WORK INSTRUCTIONS |
1. In the Powell biography, who did President James Buchanan send to Utah along with Powell?
2. Rewrite the Powell biography from "The reforms enacted" up to and including "son, Henry Clay.", substituting "pre-Civil War South" for "antebellum South".

TEXT SECTION |
▬▬▬▬▬▬▬▬▬▬

19th Governor of Kentucky
- In office September 2, 1851 – September 4, 1855
- Lieutenant: John Thompson
- Preceded by: John L. Helm
- Succeeded by: Charles S. Morehead

Member of the Kentucky House of Representatives
- In office 1836

Personal details
- Born: Lazarus Whitehead Powell October 6, 1812 Henderson County, Kentucky, U.S.
- Died: July 3, 1867 (aged 54) Henderson County, Kentucky, U.S.
- Party: Democratic
- Spouse: Harriet Jennings
- Education: Saint Joseph's College (BA) Transylvania University
- Signature: L. W. Powell

= Lazarus Powell =

American politician (1812–1867)

Lazarus Whitehead Powell (October 6, 1812 – July 3, 1867) was an American politician who was the 19th governor of Kentucky, serving from 1851 to 1855. He served as a U.S. senator from Kentucky from 1859 to 1865.

The reforms enacted during Powell's term as governor gave Kentucky one of the top educational systems in the antebellum South. He also improved Kentucky's transportation system and vetoed legislation that he felt would have created an overabundance of banks in the Commonwealth. Powell's election as governor marked the end of Whig dominance in Kentucky. Powell's predecessor, John J. Crittenden, was the last governor elected from the party of the Commonwealth's favorite son, Henry Clay.

Following his term as governor, Powell was elected to the U.S. Senate. Before he could assume office, President James Buchanan dispatched Powell and Major Benjamin McCulloch to Utah to ease tensions with Brigham Young and the Mormons. Powell assumed his Senate seat on his return from Utah, just prior to the election of Abraham Lincoln as president. Powell became an outspoken critic of Lincoln's administration, so much so that the Kentucky General Assembly asked for his resignation and some of his fellow senators tried to have him expelled from the body, though both groups later renounced their actions. He was also a slave owner. Powell died at his home near Henderson, Kentucky shortly following a failed bid to return to the Senate in 1867.

==Early life==
Powell was born on October 6, 1812, near Henderson, Kentucky, the third son of Lazarus and Ann McMahon Powell. His paternal grandparents had migrated from Banbridge, Ulster in 1771 He attended the common schools of Henderson, and was tutored by George Gayle. He earned a Bachelor of Arts degree from Saint Joseph College in Bardstown, Kentucky in 1833, and began studying law under John Rowan. He then enrolled in the Transylvania University School of Law, studying under Justice George Robertson and Judge Daniel Mayes. He was admitted to the bar in 1835, and partnered with Archibald Dixon to start a law practice in Henderson. The two remained partners until 1839.

On November 8, 1837, Powell married Harriet Ann Jennings. The couple had three sons before Jennings died on July 30, 1846.

▬▬▬▬▬▬▬▬▬▬

SUPPLIED DATA |

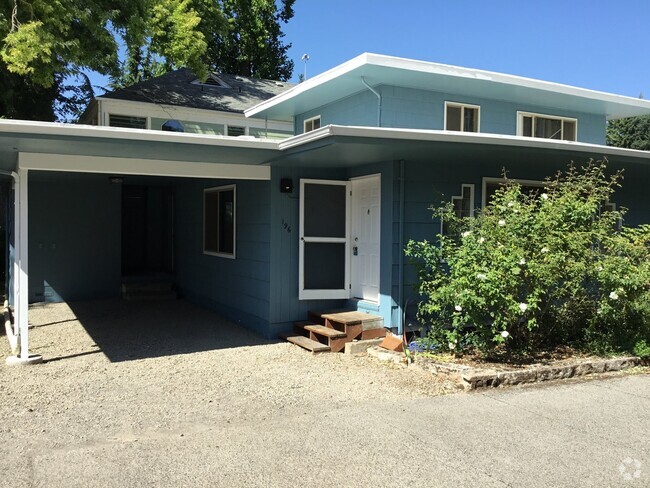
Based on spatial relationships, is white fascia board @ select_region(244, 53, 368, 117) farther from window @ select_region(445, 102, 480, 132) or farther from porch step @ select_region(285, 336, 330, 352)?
porch step @ select_region(285, 336, 330, 352)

▬▬▬▬▬▬▬▬▬▬

EXPECTED OUTPUTS |
1. Major Benjamin McCulloch.

2.
The reforms enacted during Powell's term as governor gave Kentucky one of the top educational systems in the pre-Civil War South. He also improved Kentucky's transportation system and vetoed legislation that he felt would have created an overabundance of banks in the Commonwealth. Powell's election as governor marked the end of Whig dominance in Kentucky. Powell's predecessor, John J. Crittenden, was the last governor elected from the party of the Commonwealth's favorite son, Henry Clay.